Libya’s prime minister-designate demanded the departure of an estimated 20,000 foreign fighters as he sought support from lawmakers to help end a grinding civil war in the North African nation. Oil-rich Libya descended into chaos after dictator Muammar Gaddafi was toppled and killed in a 2011 Nato-backed uprising, resulting in multiple forces vying for power.
“The mercenaries are a stab in our back – they must leave,” interim premier Abdul Hamid Dbeibah told parliament, saying he would contact the United Nations and the countries where the mercenaries come from to demand they withdraw. “Our sovereignty is violated by their presence,” Dbeibah added, speaking in the central seaside city of Sirte.
Libya has been split between the UN-recognised Government of National Accord, based in the capital, and an administration in the east supported by strongman Kalifa Haftar. Dbeibah was speaking on the second day of parliamentary debate yesterday on his proposal for a new interim government, where he denounced a “fierce campaign” carried out by “those who want to destroy our country, who want to occupy it”.
A UN-supervised process aims to unite the country after an October ceasefire between the two rival administrations.

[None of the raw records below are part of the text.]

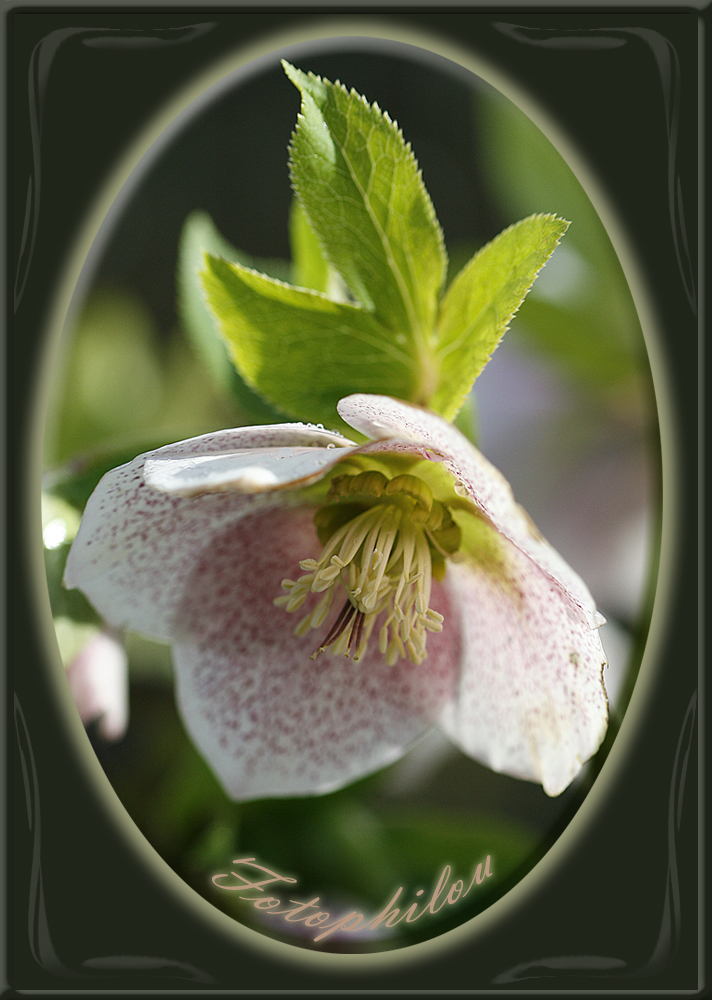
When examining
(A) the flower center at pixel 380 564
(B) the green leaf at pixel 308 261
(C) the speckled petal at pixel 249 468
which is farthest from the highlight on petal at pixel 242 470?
(B) the green leaf at pixel 308 261

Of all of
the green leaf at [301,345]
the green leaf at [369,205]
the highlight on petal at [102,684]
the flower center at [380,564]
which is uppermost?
the green leaf at [369,205]

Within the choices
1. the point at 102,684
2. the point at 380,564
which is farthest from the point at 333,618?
the point at 102,684

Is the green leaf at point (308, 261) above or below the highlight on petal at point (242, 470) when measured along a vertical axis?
above

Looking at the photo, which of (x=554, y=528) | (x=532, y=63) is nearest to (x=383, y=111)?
(x=532, y=63)

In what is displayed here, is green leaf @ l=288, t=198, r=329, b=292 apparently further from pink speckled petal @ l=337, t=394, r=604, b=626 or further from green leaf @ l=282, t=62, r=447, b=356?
pink speckled petal @ l=337, t=394, r=604, b=626

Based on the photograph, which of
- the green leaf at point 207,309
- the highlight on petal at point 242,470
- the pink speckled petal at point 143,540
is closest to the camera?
the highlight on petal at point 242,470

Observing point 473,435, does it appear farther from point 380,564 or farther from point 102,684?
point 102,684

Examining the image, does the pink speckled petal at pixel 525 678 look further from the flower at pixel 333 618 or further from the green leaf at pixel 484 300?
the green leaf at pixel 484 300
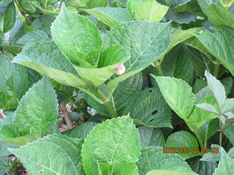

But according to the UN, some 20,000 mercenaries and foreign fighters were still in Libya in early December, and a January 23 deadline for their withdrawal passed without any sign of them pulling them out. Some have literally dug in. In January, satellite images broadcast by CNN show a trench running tens of kilometres (miles) dug by mercenaries near the front-line city of Sirte. An advance team of a UN observer mission arrived in Libya last week tasked with monitoring the ceasefire and verifying the departure of the thousands of foreign fighters.
Dbeibah, who submitted his proposed government to parliament for approval last week, pleaded for deputies to vote in favour of it. “We have no choice but to come to an agreement, for the future of our children,” Dbeibah said, to the applause of parliament.
Dbeibah was selected in February at UN-sponsored talks, attended by a cross section of Libyans, to steer the country towards December 24 elections. The process has been marred by allegations of vote-buying, but the interim premier defended the composition of his proposed government. “My first objective was to choose people with whom I would be able to work, no matter where they come from,” Dbeibah said.
The members of his government “must be able to work for all Libyans in all of Libya, not just for their region or their city”, he insisted. Over 130 of a total 188 lawmakers began meeting on Monday in Sirte, Gaddafi’s hometown, to debate the proposed cabinet. The Mediterranean port city lies halfway between Tripoli, where the western government is based, and the east, where parliament has sat in recent years and which is home to a rival administration.
The United Nations Support Mission in Libya, or UNSMIL, called the meeting “historic” and praised the convening of a “reunified session after many years of divisions and paralysis”. Dbeibah, 61, a billionaire businessman from the western town of Misrata, was selected alongside an interim three-member presidency council to head the new unity administration.
Libya’s prime minister-designate Abdul Hamid Dbeibah addresses lawmakers during the first reunited parliamentarian session, in the coastal city of Sirte east of the capital, yesterday.